Here are ten ways to do so. Some of them are difficult, but they’re all worth trying:

  1. Stop comparing yourself and competing with others: Maybe I’ve just been lucky, but I don’t understand envy. I know so many people who are eaten up because they don’t think they have the looks, the smarts, the possessions or the power of some other people they (think they) know. I see people whose whole life seems to be about getting attention and approval and appreciation from others. This is insane, consigning yourself to slavery to others’ judgements. How do we get this way? Is low self-esteem something that is bred into us to keep us in line, acquisitive, dissatisfied with what we have? Whatever the cause, we need to get over it. The only standard that counts is whether you’re doing what you love, what you’re good at (in your own assessment), and whether, in the process, you’re happy. Popularity, wealth, power, and awards mostly measure good fortune and fads, nothing more. 
  2. Get things done: There are few things better for you than a sense of accomplishment. The keys to getting things done are not over-promising, making your GTD list achievable, doing what’s important not what’s urgent (and training others not to give you urgent unimportant tasks), and breaking big tasks down into small, manageable ones.

■ ■ ■ ■ ■

WRITTEN REQUEST 1 »
Duplicate the extract from "1. Stop comparing" to "fads, nothing more.".
WRITTEN REQUEST 2 »
According to the extract, why is getting things done worth doing?
WRITTEN REQUEST 3 »
Decide whether each statement agrees with the extract, answering yes or no and quoting the words that settle it: (a) popularity and wealth mostly measure good fortune and fads; (b) the extract advises doing urgent things ahead of important ones; (c) the writer claims to understand envy.

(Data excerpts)
■ ■ ■ ■ ■

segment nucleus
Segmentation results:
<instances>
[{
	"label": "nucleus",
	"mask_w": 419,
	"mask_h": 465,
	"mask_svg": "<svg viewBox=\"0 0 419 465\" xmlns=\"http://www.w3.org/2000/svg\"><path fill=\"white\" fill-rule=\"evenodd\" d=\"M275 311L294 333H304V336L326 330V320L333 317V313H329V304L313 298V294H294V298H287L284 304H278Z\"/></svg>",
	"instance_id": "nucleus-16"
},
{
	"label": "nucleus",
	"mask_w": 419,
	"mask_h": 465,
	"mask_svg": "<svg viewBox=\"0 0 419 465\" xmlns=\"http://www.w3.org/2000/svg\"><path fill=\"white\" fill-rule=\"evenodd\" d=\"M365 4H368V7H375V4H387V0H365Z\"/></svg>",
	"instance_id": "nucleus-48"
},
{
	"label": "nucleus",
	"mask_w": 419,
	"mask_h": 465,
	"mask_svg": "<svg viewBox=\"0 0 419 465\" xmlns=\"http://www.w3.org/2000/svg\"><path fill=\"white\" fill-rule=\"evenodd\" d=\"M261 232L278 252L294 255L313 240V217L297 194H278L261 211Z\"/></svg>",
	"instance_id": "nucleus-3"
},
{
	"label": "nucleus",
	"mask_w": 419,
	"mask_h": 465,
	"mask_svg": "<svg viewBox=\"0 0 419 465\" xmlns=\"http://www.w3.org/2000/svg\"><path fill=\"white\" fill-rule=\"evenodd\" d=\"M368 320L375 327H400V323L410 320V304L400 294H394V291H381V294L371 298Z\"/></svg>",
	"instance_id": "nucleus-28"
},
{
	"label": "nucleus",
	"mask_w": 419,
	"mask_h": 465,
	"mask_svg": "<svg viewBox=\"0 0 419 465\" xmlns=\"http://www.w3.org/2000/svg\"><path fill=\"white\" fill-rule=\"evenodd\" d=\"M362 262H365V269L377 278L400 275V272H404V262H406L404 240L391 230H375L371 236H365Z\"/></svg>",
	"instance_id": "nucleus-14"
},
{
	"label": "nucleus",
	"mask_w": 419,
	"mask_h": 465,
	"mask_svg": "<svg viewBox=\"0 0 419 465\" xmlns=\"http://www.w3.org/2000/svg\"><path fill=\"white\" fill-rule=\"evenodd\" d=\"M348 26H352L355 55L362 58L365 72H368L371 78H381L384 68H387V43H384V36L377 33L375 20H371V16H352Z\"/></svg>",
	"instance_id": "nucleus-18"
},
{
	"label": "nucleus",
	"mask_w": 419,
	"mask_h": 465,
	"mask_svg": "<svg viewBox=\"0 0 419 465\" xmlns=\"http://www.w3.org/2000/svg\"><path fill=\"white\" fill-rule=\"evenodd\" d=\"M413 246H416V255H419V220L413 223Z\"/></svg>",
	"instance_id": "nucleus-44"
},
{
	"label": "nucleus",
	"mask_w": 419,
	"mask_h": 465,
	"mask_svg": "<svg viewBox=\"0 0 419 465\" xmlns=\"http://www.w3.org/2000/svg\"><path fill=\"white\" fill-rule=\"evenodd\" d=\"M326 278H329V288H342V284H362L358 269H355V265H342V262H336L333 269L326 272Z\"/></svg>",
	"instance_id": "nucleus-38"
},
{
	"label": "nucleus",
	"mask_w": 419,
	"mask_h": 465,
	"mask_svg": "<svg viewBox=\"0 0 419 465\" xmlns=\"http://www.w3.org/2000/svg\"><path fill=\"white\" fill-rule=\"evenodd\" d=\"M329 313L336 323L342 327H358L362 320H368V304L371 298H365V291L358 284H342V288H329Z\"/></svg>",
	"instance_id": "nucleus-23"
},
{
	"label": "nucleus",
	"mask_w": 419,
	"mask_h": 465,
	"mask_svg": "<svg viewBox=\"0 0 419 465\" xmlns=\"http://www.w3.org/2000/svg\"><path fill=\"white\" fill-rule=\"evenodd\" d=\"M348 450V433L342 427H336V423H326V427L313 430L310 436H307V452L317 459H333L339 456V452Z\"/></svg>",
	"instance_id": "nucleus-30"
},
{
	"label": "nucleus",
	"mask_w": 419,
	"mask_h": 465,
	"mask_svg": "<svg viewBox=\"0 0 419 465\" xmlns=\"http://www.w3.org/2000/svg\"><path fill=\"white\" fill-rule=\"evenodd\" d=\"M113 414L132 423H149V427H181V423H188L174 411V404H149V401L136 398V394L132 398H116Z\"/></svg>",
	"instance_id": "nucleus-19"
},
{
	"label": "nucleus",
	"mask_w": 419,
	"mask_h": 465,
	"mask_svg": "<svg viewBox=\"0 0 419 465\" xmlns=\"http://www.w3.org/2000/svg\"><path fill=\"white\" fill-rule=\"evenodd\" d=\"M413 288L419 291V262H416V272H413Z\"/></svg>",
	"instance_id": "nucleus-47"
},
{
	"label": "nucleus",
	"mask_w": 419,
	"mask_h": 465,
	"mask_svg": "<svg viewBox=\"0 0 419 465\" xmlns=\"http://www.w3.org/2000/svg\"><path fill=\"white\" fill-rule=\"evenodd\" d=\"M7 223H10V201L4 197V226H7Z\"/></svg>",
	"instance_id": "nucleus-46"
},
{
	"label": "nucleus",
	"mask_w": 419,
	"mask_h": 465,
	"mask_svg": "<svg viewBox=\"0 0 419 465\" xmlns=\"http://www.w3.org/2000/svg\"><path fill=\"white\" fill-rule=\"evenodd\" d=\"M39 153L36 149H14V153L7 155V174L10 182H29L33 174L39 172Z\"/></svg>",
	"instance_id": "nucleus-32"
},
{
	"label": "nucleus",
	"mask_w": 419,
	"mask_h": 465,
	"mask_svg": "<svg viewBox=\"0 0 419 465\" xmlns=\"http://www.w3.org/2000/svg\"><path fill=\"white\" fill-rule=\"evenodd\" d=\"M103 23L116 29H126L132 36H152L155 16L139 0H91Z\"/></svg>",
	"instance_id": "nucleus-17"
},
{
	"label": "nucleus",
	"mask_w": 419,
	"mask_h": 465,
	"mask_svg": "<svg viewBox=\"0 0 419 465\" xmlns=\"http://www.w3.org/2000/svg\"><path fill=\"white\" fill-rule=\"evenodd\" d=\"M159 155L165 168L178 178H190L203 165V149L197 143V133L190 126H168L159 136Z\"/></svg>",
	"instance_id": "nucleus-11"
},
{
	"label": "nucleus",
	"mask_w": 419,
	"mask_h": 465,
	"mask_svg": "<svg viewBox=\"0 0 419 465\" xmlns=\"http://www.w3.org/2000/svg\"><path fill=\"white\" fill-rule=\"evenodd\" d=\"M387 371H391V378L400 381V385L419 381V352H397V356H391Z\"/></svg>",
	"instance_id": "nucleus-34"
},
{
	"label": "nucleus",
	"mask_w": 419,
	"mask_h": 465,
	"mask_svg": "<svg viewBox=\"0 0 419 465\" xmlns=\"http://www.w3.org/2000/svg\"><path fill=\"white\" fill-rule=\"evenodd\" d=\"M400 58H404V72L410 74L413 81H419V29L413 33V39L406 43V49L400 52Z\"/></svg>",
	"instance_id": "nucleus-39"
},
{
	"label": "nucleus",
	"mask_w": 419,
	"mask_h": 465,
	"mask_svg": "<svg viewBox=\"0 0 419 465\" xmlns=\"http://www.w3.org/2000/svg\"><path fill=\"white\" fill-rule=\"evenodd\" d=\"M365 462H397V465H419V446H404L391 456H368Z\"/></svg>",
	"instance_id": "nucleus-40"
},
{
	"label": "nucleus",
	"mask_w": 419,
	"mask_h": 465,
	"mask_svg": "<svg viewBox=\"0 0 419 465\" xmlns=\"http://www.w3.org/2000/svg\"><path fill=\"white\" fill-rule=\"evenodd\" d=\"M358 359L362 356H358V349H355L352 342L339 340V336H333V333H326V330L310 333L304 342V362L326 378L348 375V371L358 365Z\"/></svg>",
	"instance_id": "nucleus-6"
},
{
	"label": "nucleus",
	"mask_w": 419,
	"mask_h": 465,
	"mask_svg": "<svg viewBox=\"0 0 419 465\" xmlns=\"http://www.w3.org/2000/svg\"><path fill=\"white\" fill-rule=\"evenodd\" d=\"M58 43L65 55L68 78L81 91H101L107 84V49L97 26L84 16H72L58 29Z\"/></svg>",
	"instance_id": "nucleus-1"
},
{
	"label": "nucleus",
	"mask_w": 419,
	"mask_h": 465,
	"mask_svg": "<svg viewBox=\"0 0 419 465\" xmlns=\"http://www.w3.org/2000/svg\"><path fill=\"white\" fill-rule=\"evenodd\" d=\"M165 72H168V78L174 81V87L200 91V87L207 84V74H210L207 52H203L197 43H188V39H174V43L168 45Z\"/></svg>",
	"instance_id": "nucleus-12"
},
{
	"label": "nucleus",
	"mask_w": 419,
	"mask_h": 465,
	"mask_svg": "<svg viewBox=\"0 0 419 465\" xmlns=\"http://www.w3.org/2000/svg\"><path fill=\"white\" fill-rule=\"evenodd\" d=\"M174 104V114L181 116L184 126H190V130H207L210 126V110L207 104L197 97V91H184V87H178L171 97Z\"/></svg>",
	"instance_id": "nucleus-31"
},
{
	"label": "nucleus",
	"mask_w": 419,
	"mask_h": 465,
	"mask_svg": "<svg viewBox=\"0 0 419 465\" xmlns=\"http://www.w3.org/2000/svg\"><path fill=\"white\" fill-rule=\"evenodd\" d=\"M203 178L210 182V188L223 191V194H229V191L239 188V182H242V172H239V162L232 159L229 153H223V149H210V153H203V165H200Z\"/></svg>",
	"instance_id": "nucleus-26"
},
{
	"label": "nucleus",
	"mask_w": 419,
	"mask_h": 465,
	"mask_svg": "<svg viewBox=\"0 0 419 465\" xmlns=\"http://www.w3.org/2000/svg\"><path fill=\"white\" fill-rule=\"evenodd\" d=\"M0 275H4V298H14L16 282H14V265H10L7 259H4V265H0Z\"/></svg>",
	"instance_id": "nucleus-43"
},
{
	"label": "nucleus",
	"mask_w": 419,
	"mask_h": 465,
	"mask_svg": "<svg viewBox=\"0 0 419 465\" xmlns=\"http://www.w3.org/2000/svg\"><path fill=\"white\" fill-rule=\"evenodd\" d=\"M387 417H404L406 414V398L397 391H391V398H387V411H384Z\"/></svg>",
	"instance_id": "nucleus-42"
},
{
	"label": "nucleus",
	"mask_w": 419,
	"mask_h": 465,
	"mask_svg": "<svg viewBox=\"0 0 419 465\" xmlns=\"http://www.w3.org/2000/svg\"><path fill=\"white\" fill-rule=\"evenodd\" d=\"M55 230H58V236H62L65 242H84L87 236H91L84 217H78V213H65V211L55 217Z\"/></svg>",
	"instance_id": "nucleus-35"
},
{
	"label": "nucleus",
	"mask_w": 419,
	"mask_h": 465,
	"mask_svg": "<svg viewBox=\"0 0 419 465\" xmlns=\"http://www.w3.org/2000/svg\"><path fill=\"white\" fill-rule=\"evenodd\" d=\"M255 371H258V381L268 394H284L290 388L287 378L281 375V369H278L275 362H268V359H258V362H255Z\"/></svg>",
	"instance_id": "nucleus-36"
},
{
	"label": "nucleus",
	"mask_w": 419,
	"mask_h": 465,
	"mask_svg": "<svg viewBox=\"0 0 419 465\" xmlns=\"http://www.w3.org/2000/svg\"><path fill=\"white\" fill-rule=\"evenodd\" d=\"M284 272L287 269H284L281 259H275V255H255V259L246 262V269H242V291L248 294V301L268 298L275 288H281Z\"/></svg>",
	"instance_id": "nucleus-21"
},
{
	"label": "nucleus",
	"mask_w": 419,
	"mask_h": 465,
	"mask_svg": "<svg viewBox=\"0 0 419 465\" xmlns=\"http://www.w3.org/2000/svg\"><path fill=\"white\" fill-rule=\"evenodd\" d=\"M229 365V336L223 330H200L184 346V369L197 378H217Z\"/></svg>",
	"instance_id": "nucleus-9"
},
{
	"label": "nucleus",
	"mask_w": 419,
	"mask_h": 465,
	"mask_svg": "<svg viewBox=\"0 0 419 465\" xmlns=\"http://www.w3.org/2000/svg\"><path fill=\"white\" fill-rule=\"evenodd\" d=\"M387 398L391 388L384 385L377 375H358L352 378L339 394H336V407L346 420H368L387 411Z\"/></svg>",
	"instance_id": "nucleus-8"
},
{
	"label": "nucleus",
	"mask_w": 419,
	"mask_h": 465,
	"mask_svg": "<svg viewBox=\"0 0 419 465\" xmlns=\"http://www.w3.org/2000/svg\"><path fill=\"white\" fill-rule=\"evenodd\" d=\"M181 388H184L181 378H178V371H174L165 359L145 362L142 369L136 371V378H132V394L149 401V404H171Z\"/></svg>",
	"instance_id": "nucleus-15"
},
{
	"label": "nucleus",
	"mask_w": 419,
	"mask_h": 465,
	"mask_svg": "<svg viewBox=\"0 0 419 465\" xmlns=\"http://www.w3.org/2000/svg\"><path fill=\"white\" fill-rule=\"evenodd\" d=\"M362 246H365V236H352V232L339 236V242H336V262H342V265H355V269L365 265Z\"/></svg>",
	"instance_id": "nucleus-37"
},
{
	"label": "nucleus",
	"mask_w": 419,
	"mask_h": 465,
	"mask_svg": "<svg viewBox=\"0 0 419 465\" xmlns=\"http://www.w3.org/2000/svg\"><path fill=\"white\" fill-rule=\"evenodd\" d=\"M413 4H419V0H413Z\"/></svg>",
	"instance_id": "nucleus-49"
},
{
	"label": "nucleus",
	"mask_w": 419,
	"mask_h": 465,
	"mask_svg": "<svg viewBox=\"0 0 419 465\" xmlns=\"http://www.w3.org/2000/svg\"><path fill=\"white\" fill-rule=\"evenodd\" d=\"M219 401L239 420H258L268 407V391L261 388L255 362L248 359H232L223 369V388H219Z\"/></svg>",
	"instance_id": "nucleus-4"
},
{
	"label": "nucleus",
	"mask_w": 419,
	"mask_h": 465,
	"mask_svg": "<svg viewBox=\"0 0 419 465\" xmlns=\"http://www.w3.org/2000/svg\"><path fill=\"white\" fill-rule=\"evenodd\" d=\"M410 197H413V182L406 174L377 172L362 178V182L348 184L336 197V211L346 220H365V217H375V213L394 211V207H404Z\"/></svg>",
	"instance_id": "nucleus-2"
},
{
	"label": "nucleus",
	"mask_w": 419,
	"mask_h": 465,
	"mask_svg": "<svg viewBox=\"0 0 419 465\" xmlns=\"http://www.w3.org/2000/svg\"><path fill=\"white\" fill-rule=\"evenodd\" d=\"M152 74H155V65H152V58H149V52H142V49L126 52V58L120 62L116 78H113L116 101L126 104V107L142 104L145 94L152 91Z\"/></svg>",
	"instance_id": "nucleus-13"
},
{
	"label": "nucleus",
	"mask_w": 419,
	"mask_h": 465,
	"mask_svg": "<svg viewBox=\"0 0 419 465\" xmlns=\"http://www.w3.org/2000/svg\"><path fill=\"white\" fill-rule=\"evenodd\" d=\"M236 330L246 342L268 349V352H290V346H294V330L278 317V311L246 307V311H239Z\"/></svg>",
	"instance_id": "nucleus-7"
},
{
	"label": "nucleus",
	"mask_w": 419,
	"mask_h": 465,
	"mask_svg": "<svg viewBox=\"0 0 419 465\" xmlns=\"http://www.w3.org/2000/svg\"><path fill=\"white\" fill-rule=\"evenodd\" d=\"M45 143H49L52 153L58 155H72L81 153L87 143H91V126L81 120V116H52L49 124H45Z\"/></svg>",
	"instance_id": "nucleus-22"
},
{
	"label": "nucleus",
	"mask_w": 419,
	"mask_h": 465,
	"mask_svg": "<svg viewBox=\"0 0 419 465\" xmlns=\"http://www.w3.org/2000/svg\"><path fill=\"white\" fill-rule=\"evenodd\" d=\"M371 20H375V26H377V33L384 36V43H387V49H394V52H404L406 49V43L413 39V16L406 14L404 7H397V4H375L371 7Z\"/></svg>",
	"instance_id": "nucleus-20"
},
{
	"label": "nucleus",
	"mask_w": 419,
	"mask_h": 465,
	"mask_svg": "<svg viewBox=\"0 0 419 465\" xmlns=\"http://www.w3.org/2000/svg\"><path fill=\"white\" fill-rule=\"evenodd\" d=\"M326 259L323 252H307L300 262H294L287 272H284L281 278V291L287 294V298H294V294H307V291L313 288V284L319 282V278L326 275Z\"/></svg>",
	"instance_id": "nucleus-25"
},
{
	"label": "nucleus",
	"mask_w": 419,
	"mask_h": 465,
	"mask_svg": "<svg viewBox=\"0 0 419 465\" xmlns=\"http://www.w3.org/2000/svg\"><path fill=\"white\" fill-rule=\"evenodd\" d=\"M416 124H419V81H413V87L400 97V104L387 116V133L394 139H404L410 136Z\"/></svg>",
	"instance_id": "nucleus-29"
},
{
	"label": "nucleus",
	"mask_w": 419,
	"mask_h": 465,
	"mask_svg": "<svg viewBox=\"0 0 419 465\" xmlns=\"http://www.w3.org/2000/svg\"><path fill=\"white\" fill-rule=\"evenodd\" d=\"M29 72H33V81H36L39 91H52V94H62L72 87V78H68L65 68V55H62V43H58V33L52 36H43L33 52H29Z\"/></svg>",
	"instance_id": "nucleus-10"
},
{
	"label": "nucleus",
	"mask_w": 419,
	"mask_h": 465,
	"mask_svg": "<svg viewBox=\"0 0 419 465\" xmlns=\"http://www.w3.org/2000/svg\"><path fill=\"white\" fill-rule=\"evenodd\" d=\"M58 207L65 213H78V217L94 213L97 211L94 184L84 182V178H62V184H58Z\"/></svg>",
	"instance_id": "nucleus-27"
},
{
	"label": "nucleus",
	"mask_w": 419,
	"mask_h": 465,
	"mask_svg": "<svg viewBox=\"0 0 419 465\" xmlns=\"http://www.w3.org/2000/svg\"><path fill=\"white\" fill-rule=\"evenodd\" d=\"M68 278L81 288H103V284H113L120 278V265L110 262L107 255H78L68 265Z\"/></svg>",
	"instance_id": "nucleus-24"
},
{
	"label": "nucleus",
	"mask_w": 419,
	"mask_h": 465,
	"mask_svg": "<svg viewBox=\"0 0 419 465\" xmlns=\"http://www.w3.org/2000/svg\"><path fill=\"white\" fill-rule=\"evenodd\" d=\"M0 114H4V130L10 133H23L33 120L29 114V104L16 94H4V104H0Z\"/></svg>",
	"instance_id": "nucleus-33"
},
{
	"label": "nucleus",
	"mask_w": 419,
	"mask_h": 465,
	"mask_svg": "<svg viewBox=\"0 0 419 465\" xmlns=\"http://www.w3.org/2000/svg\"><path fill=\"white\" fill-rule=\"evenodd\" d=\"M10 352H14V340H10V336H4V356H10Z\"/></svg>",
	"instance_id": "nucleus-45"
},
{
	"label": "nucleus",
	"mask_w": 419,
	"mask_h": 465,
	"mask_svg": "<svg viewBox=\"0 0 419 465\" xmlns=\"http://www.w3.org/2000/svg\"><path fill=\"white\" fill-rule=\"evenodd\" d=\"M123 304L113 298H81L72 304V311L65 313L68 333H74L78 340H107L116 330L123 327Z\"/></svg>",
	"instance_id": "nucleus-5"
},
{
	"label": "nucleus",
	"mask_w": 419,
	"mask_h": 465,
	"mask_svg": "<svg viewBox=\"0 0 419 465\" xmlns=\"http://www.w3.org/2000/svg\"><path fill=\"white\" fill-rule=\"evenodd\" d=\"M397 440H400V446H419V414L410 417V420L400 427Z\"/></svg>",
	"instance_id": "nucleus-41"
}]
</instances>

■ ■ ■ ■ ■

COMPLETE ANSWER 1 »
1. Stop comparing yourself and competing with others: Maybe I’ve just been lucky, but I don’t understand envy. I know so many people who are eaten up because they don’t think they have the looks, the smarts, the possessions or the power of some other people they (think they) know. I see people whose whole life seems to be about getting attention and approval and appreciation from others. This is insane, consigning yourself to slavery to others’ judgements. How do we get this way? Is low self-esteem something that is bred into us to keep us in line, acquisitive, dissatisfied with what we have? Whatever the cause, we need to get over it. The only standard that counts is whether you’re doing what you love, what you’re good at (in your own assessment), and whether, in the process, you’re happy. Popularity, wealth, power, and awards mostly measure good fortune and fads, nothing more.

COMPLETE ANSWER 2 »
Few things are better for you than a sense of accomplishment.

COMPLETE ANSWER 3 »
(a) Yes: "Popularity, wealth, power, and awards mostly measure good fortune and fads, nothing more."
(b) No: "doing what’s important not what’s urgent"
(c) No: "I don’t understand envy."